City on the Line: Budget as a Reflection of Vision

Posted on April 29, 2019

Lindsay Jacques

ELGL recently hosted an #ELGLBookClub on “City on the Line.” As part of this effort, author Andrew Kleine gifted five copies of the book to ELGL members so they could read, participate, and share what they’re learning with the ELGL family. This third installment is by Lindsay Jacques with the City of Hillsboro, Oregon.

  • Read the first installment here.
  • Read the second installment here.

It seems fairly fitting to be blogging about how the City of Baltimore revolutionized their budgeting process into the 21st century on tax day. Hopefully you’ve successfully filed your taxes or for an extension, but if you’ve been too busy catching up on Game of Thrones and forgot, consider this your friendly reminder.

While reading through Andrew Kleine’s City on the Line, a book about how Baltimore used Outcome Budgeting to link strategy, budget, and data to get better results, I found myself asking more questions about how I operate within my organization for the community. This blog’s goal isn’t to summarize the book for you, but to hopefully generate enough interest so that you’ll feel inspired to rent it from your local library. So here are some of the questions-generating ideas that came to me as a result of reading this book:

How does your budget reflect your city’s vision?

Possibly the question that has stuck with me the most is the challenge that began the outcome budgeting process in Baltimore: Do you have control over your budget or does it have control over you? In Baltimore they found that the outdated public budgeting was controlling their services and what they could accomplish rather than the other way around. To get past this, Baltimore chose to focus on outcomes and funding deliverables rather than services. This seemingly small shift in thinking transformed how they thought about providing services and replaced assumptions with data-driven decisions.

Are increasing numbers of police officers really increasing safety? Is the after school program actually supplementing a child’s education?  Is the community outreach something that is actually resonating with the community? These questions and more had real impacts on Baltimore residents and how their government made a more fiscally responsible, healthier, and equitable place for them to call home. When I go to work on a project or have to choose between options, I now try to use some of the methods discussed in the book to connect those actions with outcomes for the community I serve.

Are you constantly learning?

One thing born out of the budgeting revolution in Baltimore was a city-wide “Good Governance Book Club” where members from across the organization got together to discuss professional books and how ideas could be implemented. While City on the Line is full of practical advice you can enact in your own organization, I loved this idea as one of the easiest to implement. All you need to do is decide on a book, invite some colleagues to read it with you, and schedule a conference room a month later to discuss.

Constantly introducing new ideas causes us to think about what we’re doing in our daily lives and how we can align them with the outcomes we want to achieve. If your organization doesn’t have a book club like this, consider starting one to better yourself, your organization, and ultimately your community.

Are the most important people an integral part of your budgeting process?
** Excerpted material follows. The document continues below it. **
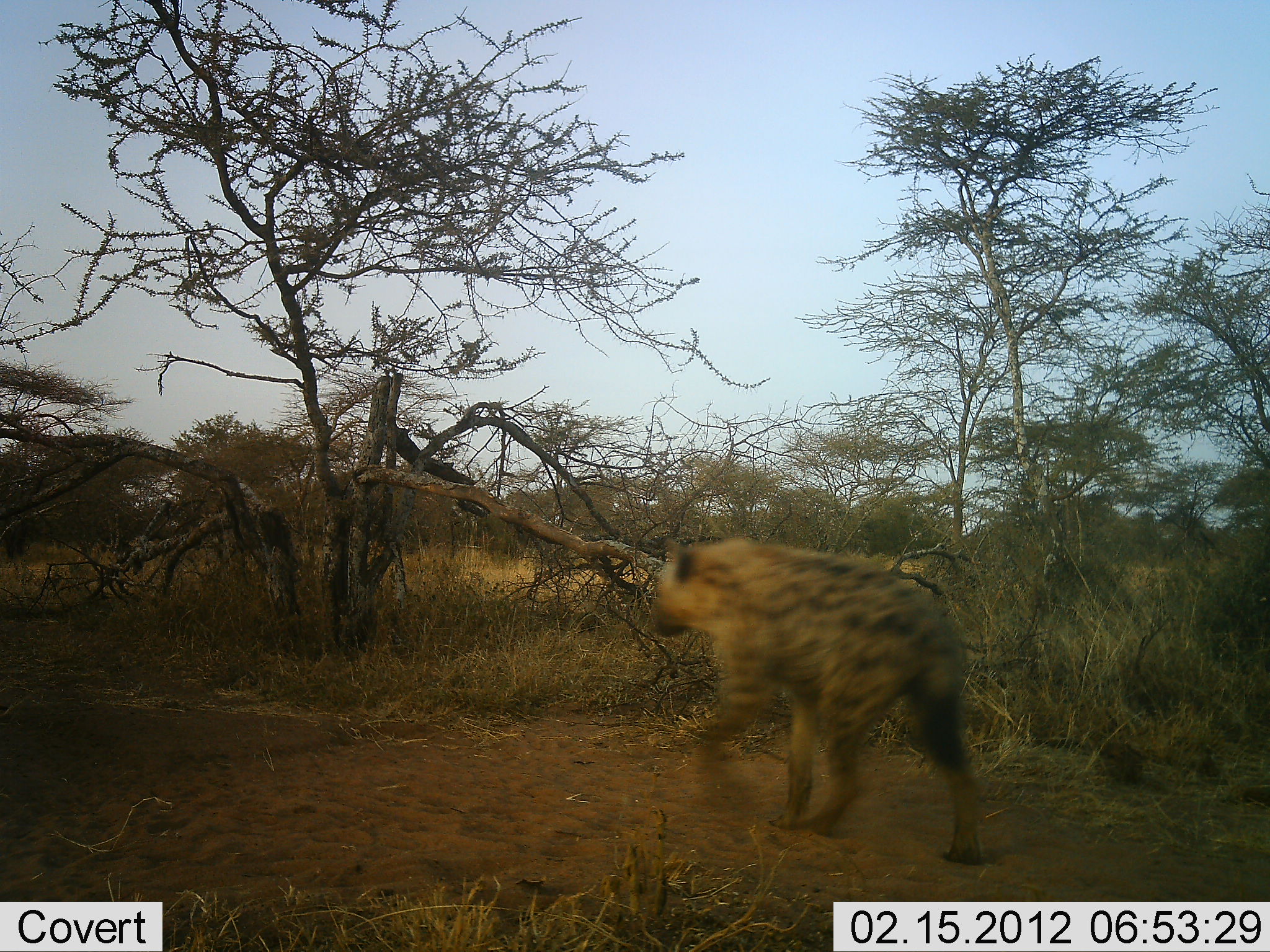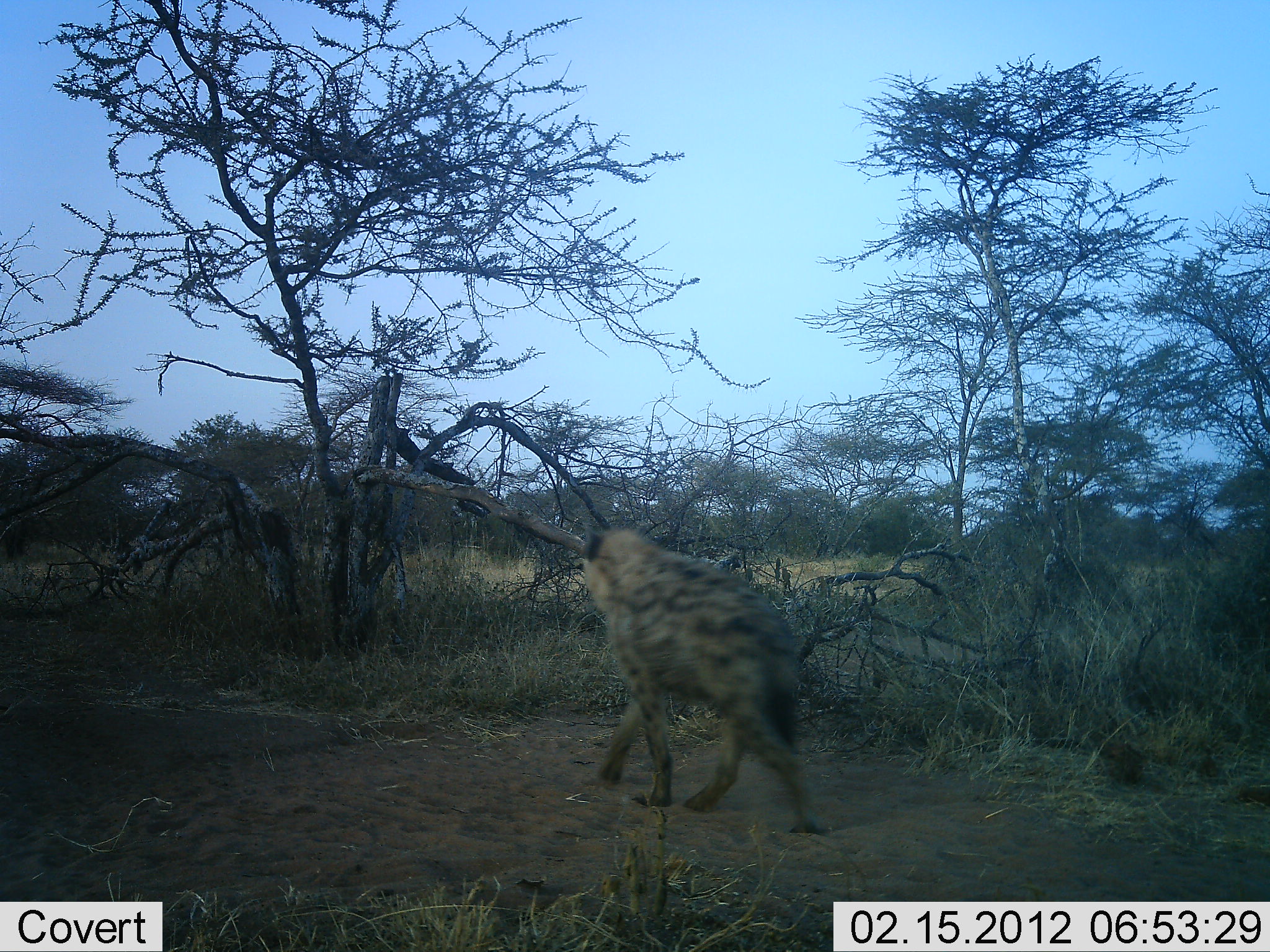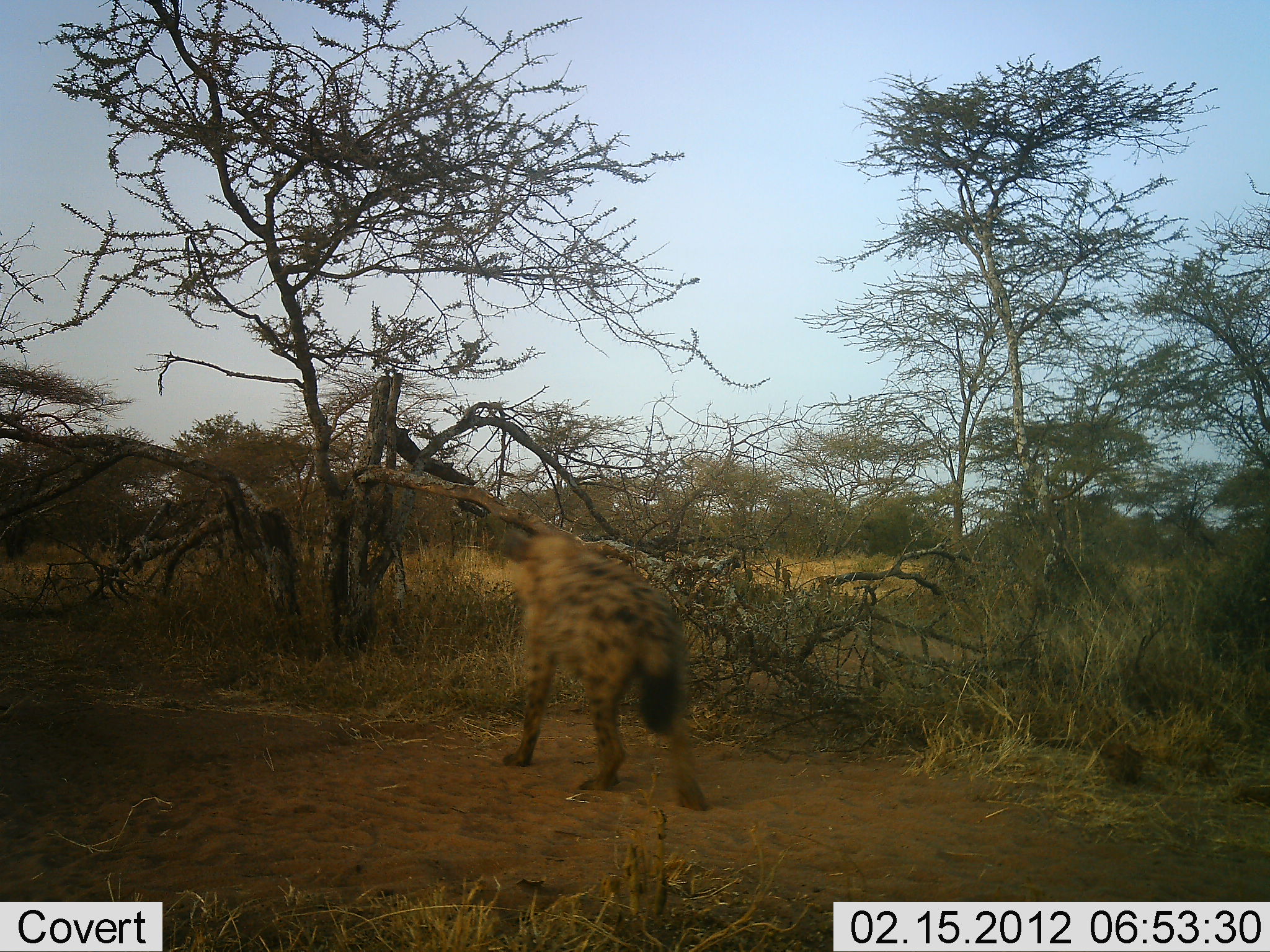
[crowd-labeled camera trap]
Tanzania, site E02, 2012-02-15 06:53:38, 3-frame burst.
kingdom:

For how impactful and essential a municipality’s budget is for the community, we often utterly fail to properly engage the public in our budgeting process. Based on my experience, only a few citizens, if any, engage in the public budgeting process at all. More voices means more ideas, more credibility, and more trust.

Suggestions in the book center around how to more actively engage the community by shifting that engagement away from the classic format of citizens yelling for their allotted 3 minutes into a more collaborative, consensus building process. Most importantly, we need to be better about providing and building a process where residents feel comfortable sharing what is important to them that pulls them in before the decisions are already made.    

Are you focusing on the right people?

When trying to implement new ideas are you focusing on nurturing your network of champions? Those people who support change and want to move forward? If you invest, direct, and support those champions rather than those who are complacent or actively against you, you will find yourself to be more successful in the long run. There isn’t much you can do with someone who is unwilling to change, however, working with those who are inclined to try new things for the betterment of the community and teaching them how to promote your ideas is a much better use of your energy and time. Find and foster those friends first, and others will follow once they see your success.

These are only a few of the thought-provoking discussions had in the book. I recommend buying a copy, possibly to be your first “Good Governance” book club read!